Pull every line holding the word "Timer" out of the data and copy it.
***** SOURCE INFORMATION
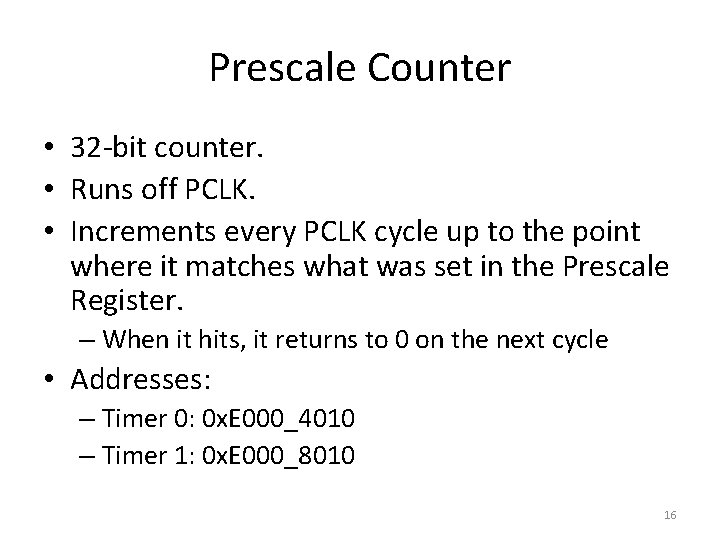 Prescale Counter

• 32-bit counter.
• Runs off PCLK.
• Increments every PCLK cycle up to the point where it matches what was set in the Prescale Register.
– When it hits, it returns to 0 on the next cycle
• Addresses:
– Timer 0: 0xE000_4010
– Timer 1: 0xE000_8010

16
**********
--- EXERCISE RESPONSE ---
– Timer 0: 0xE000_4010
– Timer 1: 0xE000_8010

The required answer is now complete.